Pour la vente à emporter, le cas se complique. Beaucoup de clients ne viennent qu’avec de l’argent en liquide rapporte-t-il. "S'ils viennent sans carte, on ne peut pas leur refuser leurs espèces". La boutique procure également des gants aux clients qui n’ont pas le sans contact.
Au vu de la situation inédite, il comprend les commerçants qui refusent le paiement en espèces mais insiste toutefois sur un point : "les clients devraient pouvoir payer leurs produits de première nécessité en espèces".
Refuser des espèces, une pratique illégale
Selon les articles R642-3 et L. 131-13 du code pénal, le commerçant qui refuse le paiement en liquide (pièces de monnaie ou billets de banque ayant cours légal en France) est passible d’une amende de 150€. Les espèces sont le seul moyen de paiement qu’un commerçant ne peut pas refuser. Les billets et les pièces en euros ont cours légal sur le territoire national. Cela signifie qu’ils ne peuvent être refusés en règlement d’une dette : leur acceptation comme moyen de paiement est obligatoire. "Son refus pourrait éventuellement être qualifié de "refus de vente", pratique interdite par l’article L121-11 du Code de la consommation", analyse un expert de la Banque de France.Il y a quelques semaines, cette dernière a adressé un courrier aux fédérations professionnelles du commerce et à tous les grands groupes de distribution pour leur rappeler que les billets ne présentent pas de risque sanitaire particulier dès lors que les gestes barrières sont respectés, que les billets et pièces ont cours légal et que les commerçants ne peuvent donc les refuser.

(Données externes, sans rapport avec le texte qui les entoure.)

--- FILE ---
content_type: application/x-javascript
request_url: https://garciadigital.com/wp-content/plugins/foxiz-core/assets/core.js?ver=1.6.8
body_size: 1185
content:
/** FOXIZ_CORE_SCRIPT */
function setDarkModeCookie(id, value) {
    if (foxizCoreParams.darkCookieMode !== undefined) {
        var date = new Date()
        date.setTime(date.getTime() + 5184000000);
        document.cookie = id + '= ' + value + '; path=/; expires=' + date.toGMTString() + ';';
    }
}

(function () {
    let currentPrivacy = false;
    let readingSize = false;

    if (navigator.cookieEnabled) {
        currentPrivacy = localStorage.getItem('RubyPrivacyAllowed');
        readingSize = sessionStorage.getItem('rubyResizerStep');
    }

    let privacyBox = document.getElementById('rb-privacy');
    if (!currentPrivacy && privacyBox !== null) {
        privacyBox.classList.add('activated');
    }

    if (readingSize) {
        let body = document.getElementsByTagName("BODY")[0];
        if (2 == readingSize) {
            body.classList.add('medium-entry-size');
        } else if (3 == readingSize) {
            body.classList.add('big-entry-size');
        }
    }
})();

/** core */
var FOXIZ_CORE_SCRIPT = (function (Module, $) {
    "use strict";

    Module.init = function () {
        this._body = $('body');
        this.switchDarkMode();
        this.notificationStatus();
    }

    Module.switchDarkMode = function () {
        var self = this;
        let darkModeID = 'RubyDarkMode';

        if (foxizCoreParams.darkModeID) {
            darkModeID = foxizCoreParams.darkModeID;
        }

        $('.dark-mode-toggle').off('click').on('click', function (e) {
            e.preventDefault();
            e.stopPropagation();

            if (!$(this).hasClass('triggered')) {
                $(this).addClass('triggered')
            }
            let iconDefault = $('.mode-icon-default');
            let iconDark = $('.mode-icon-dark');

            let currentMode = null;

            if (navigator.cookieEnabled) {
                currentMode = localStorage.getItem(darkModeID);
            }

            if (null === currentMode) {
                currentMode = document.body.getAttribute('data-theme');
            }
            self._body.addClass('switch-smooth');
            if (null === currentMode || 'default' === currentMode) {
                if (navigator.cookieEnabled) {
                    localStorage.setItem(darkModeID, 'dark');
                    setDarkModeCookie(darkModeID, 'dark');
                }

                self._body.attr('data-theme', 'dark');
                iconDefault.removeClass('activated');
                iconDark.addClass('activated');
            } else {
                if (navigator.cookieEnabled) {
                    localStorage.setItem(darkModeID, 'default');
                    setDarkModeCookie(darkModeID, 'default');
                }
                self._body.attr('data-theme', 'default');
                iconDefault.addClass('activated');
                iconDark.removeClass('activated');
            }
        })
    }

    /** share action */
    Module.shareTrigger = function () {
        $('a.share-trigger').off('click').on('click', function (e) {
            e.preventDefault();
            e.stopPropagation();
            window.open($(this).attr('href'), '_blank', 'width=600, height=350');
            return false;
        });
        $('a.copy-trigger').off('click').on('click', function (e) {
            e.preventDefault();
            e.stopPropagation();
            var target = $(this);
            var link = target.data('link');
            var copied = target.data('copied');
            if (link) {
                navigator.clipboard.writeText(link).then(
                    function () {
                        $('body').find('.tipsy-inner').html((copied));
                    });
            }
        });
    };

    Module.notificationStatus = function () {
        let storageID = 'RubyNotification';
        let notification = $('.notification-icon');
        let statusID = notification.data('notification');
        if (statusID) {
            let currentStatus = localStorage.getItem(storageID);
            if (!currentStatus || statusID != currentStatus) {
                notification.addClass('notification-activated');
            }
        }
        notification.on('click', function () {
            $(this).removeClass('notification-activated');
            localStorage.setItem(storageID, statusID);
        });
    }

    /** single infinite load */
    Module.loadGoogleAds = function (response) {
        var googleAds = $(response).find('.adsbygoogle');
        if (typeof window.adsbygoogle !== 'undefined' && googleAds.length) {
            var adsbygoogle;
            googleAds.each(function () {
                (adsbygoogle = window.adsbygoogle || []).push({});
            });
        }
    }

Elle rappelle enfin que les populations financièrement fragiles ne disposent bien souvent pas d’autres moyens de paiement que les espèces ou les privilégient pour mieux gérer leurs dépenses.
Interdit donc de refuser le paiement en espèces, mais l’incitation serait autorisée. "Le commerçant peut inviter le client à utiliser tel ou tel moyen de paiement mais le client peut lui, s’il le souhaite, utiliser des billets et des pièces et le commerçant ne peut s’y opposer", précise l’expert.
Une autre inquiétude voit le jour : l’avenir de l’argent liquide. A ce jour, il n’est pas possible de parler de disparition des espèces dans la mesure où elles demeurent le principal mode de paiement pour les achats de proximité. En revanche, son importance relative baisse depuis de nombreuses années, affirme l’expert de la Banque de France.
Toutefois, il est encore trop tôt pour savoir quelles seront les conséquences de cette crise sur les usages de paiement.